Aghnia Maurizka Prameswari
Sebagaimana yang telah kita ketahui, salah satu pasangan calon presiden RI 2024 mengajukan permohonan kepada Mahkamah Konstitusi terkait dugaan adanya kecurangan pemilihan umum. Dalam hal ini, Mahkamah konstitusi merupakan pengadilan yang berwenang dalam memutus perselisihan penyelenggaraan pemilu.
Pembentukan MK dilatarbelakangi oleh beberapa hal, di antaranya konsekuensi dari paham konstitusionalisme, diperlukannya check and balances antar lembaga negara, dan dibutuhkannya perlindungan hak asasi manusia yang termuat dalam konstitusi. Sebagai salah satu pelaku kekuasaan kehakiman bersama dengan Mahkamah Agung (MA).
MK diberi beberapa kewenangan untuk mengadili pada tingkat pertama dan terakhir, yakni untuk menguji undang‐undang terhadap UUD 1945, memutus sengketa kewenangan lembaga negara (SKLN) yang kewenangannya diberikan UUD 1945, memutus pembubaran partai politik, memutus perselisihan tentang hasil pemilihan umum, dan MK wajib memutus pendapat DPR jika ada dugaan pelanggaran oleh Presiden/Wakil Presiden menurut UUD 1945.
Kedudukan dan kewenangan MK tersebut diatur pada UUD 1945 dan UU MK, sebagai berikut:
Pasal 24 UUD 1945
(1) Kekuasaan Kehakiman dilakukan oleh sebuah Mahkamah Agung dan lain-lain badan kehakiman menurut undang-undang.
Pasal 10 UU Nomor 24 Tahun 2003 tentang Mahkamah Konstitusi
Mahkamah Konstitusi berwenang mengadili pada tingkat pertama dan terakhir yang putusannya bersifat final untuk:
a. menguji undang-undang terhadap Undang-Undang Dasar Negara Republik Indonesia Tahun 1945;
b. Memutus sengketa kewenangan lembaga negara yang kewenangannya diberikan oleh Undang-Undang Dasar Negara Republik Indonesia Tahun 1945;
c. memutus pembubaran partai politik; dan
d. memutus perselisihan tentang hasil pemilihan umum.
Putusan Mahkamah Konstitusi bersifat final, yakni putusan Mahkamah Konstitusi langsung memperoleh kekuatan hukum tetap sejak diucapkan dan tidak ada upaya hukum yang dapat ditempuh. Sifat final dalam putusan Mahkamah Konstitusi dalam Undang-Undang ini mencakup pula kekuatan hukum mengikat (final and binding).

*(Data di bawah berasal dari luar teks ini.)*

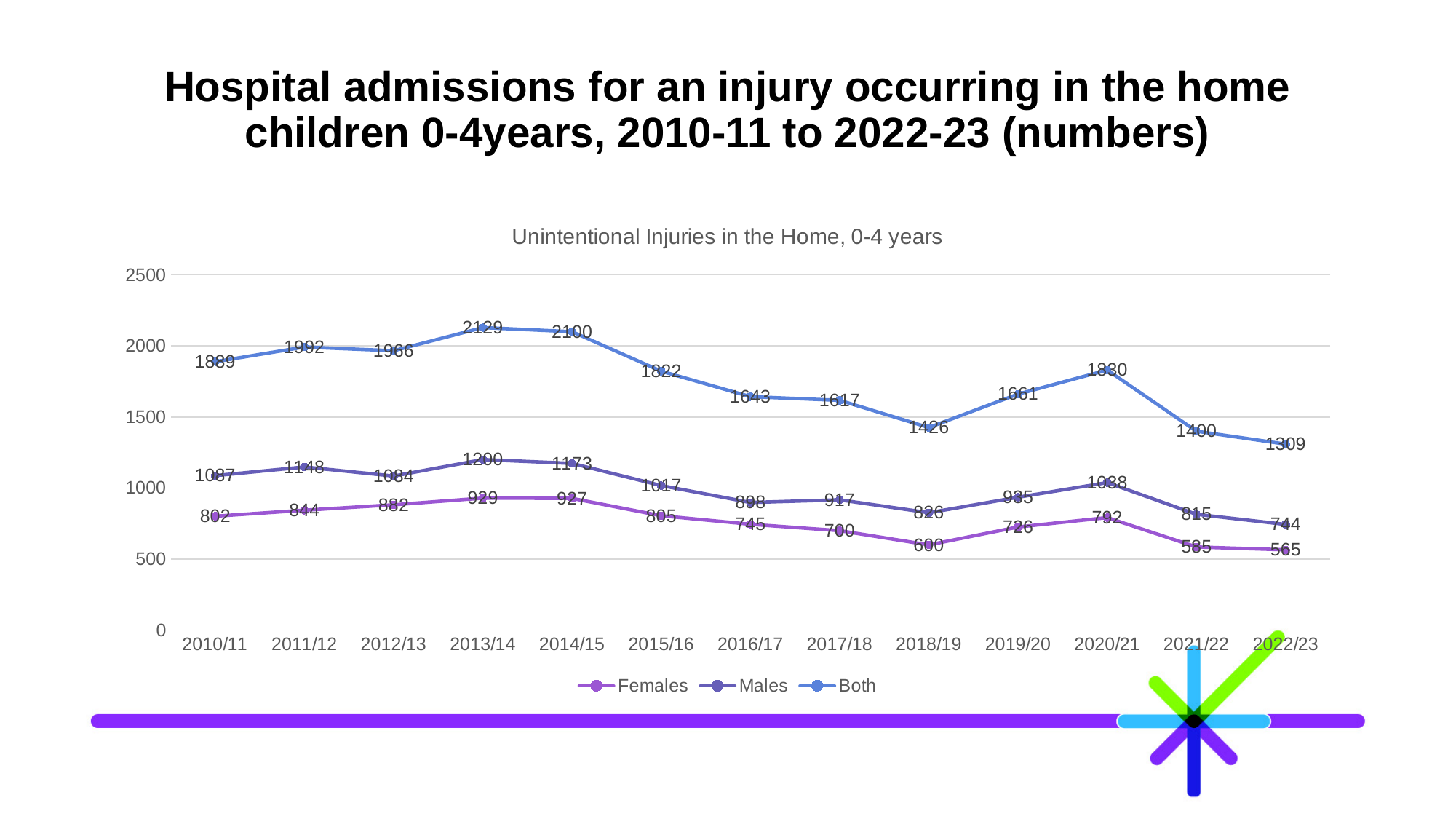
How many series does the legend list? 3 In which year is the Females series lowest? 2022/23 Is the value for Both in 2018/19 greater or less than 1500? less What is the difference between the Both value in 2013/14 and the Both value in 2022/23? 820 In which year is the Both series highest? 2013/14 How many years are plotted along the x axis? 13 What is the value for Males in 2022/23? 744 Which year has the larger Males value, 2019/20 or 2020/21? 2020/21 What is the value for Both in 2013/14? 2129 What kind of chart is shown on the slide? line chart What is the title printed above the chart area? Unintentional Injuries in the Home, 0-4 years What is the value for Females in 2018/19? 600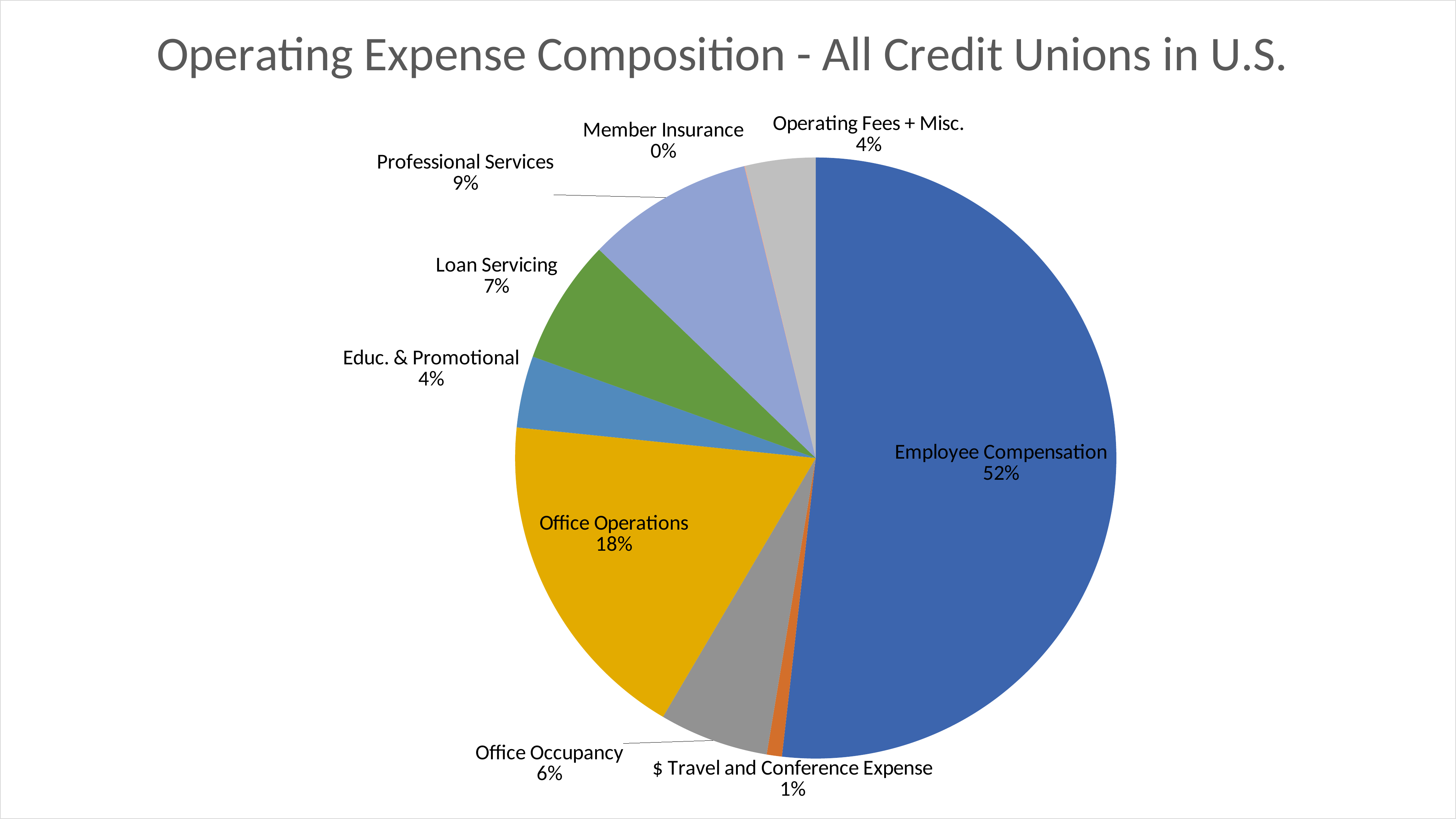
Which category has the smallest share of operating expenses? Member Insurance What percentage is shown for Loan Servicing? 7% What percentage is shown for Professional Services? 9% How many categories are shown in the pie chart? 9 What is the difference in percentage points between Employee Compensation and Office Operations? 34 What share of operating expenses is Office Operations? 18% What kind of chart is shown on the slide? Pie chart Which category has the largest share of operating expenses? Employee Compensation Which is larger, Office Occupancy or Loan Servicing? Loan Servicing What percentage is shown for Member Insurance? 0% What is the title of the chart? Operating Expense Composition - All Credit Unions in U.S. What share of operating expenses is Employee Compensation? 52%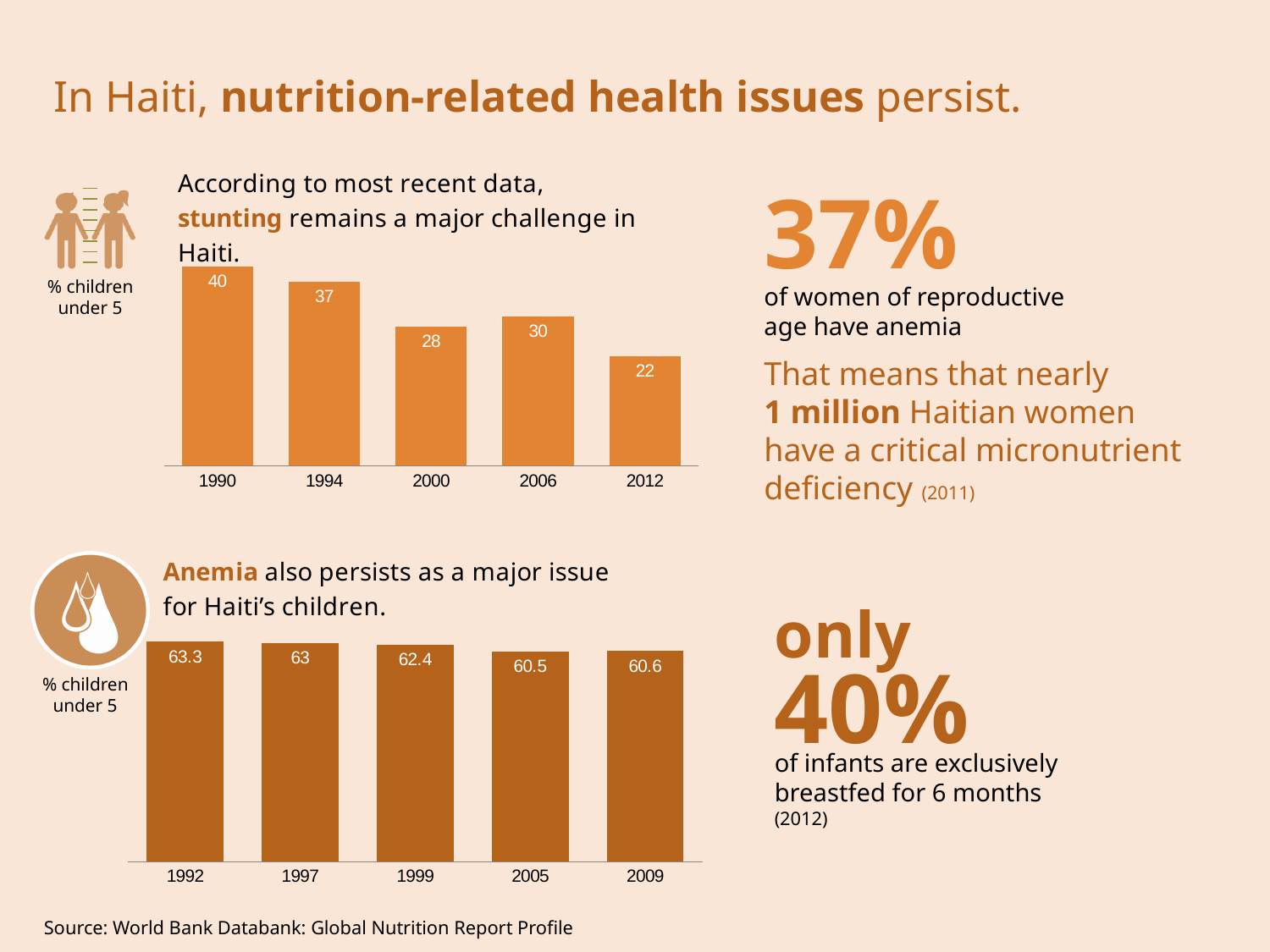
In the anemia chart (bottom), what is the difference between the values for 1997 and 1999? 0.6 In the stunting chart (top), which is larger, the value for 2000 or the value for 2006? 2006 What kind of chart is the anemia chart (bottom)? Bar chart In the stunting chart (top), what is the value for 1990? 40 In the stunting chart (top), what is the value for 2012? 22 In the stunting chart (top), which year has the highest value? 1990 In the anemia chart (bottom), which year has the highest value? 1992 In the anemia chart (bottom), what is the value for 2005? 60.5 In the stunting chart (top), how many years are shown on the x axis? 5 In the stunting chart (top), what is the difference between the values for 1990 and 2012? 18 In the anemia chart (bottom), what is the value for 1992? 63.3 In the stunting chart (top), which year has the lowest value? 2012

Dalam permohonan sengketa pemilu, pemohon wajib menguraikan dengan jelas tentang:
a. kesalahan hasil penghitungan suara yang diumumkan oleh Komisi Pemilihan Umum dan hasil penghitungan yang benar menurut pemohon; dan
b. permintaan untuk membatalkan hasil penghitungan suara yang diumumkan oleh Komisi Pemilihan Umum dan menetapkan hasil penghitungan suara yang benar menurut pemohon
Atas permohonan tersebut, terdapat beberapa kemungkinan putusan yang akan diberikan oleh hakim MK. Jika Mahkamah Konstitusi berpendapat bahwa pemohon dan/atau permohonannya tidak memenuhi syarat amar putusan menyatakan permohonan tidak dapat diterima. Jika Mahkamah Konstitusi berpendapat bahwa permohonan beralasan, amar putusan menyatakan permohonan dikabulkan. Jika permohonan dikabulkan, Mahkamah Konstitusi menyatakan membatalkan hasil penghitungan suara yang diumumkan oleh Komisi Pemilihan Umum dan menetapkan hasil penghitungan suara yang benar. Namun, apabila permohonan dinyatakan tidak beralasan maka amar putusan menyatakan permohonan ditolak.